5. Evaluation Protocol and Results
Automatic metrics include persona extraction F1 (stage2: 0.91), memory retrieval AUC (0.76), recall@5 (0.83), and comprehensive generation metrics (perplexity, BLEU, token F1, DISTINCT). Notably, best performance (PLATO-FT 32L + role signals) achieves PPL=9.38, BLEU-1/2=(0.194, 0.087), DISTINCT-1/2=(0.068, 0.296), token F1=22.61.
Human evaluation employs self-chat between PLATO-LTM and a user simulator spanning 10 episodes × 4 sessions × 16 turns. Ratings (0–2 scale) cover coherence, consistency, and engagingness:
| Model | Coherence | Consistency | Engagingness |
|---|---|---|---|
| PLATO-2 (baseline) | 1.70 | 0.13 | 1.46 |
| PLATO-FT | 1.59 | 0.40 | 1.40 |
| PLATO-LTM | 1.67 | 0.87 | 1.54 |
| PLATO-LTM w/o PE | 1.57 | 0.49 | 1.43 |
Empirically, inclusion of LTM yields a 0.47 absolute boost in persona consistency, with the persona extractor further improving both consistency and engagingness. Fine-tuning alone (PLATO-FT) slightly reduces coherence under open-topic conditions.
6. Qualitative Behavior and Analysis
PLATO-LTM demonstrates multi-session, long-span persona tracking, exemplified by retention and reuse of facts mentioned several sessions prior (e.g., recalling and referencing the user's affinity for basketball). System persona is equally well-maintained across conversational topics (e.g., consistently presenting "I’m a landscape painter"). In contrast, the baseline PLATO-2 exhibits frequent drift to generic topics and neglects prior persona facts. This behavior illustrates the effectiveness of explicit persona memory with role-conditioned context integration.

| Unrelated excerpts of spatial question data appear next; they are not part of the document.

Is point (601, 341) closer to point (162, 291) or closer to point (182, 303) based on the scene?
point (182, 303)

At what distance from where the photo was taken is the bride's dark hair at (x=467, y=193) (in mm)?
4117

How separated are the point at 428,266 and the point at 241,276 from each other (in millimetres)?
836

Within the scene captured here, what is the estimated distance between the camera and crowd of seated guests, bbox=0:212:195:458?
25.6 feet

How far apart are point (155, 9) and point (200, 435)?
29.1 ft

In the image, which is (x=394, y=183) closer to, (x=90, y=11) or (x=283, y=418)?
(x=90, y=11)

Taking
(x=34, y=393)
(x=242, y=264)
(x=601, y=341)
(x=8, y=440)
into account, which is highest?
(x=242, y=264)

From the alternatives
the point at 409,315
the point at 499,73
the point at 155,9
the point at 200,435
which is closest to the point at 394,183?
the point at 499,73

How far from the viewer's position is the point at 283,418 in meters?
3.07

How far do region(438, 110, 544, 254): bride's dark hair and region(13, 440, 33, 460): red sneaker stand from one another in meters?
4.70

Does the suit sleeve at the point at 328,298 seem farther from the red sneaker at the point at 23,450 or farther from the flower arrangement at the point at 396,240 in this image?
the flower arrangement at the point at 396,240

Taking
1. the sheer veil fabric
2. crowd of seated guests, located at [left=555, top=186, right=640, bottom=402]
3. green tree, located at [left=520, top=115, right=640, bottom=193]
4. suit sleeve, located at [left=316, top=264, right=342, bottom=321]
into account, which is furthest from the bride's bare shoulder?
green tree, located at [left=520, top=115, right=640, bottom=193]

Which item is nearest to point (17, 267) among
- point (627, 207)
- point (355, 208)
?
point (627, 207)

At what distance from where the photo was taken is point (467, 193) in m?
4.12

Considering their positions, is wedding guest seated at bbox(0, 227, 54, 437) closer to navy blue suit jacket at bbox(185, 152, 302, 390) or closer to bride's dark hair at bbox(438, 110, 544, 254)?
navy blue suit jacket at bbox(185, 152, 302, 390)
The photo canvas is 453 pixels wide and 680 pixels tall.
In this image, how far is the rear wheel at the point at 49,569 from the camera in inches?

7. Limitations and Prospective Extensions
The current LTM mechanism is restricted to explicitly extractable persona sentences; subtle or implicit persona traits remain unaddressed. Absence of memory capacity controls permits unbounded growth during extended interactions. Fine-tuning on small, out-of-domain datasets can introduce slight degradation in overall dialogue coherence. The potential application of reinforcement learning from human feedback is proposed as a future direction to optimize persona memory management and further enhance long-term dialogue engagingness (Xu et al., 2022). A plausible implication is that broader forms of persona representation and more advanced storage management methods may yield further gains in robustness and user experience for open-domain conversational agents.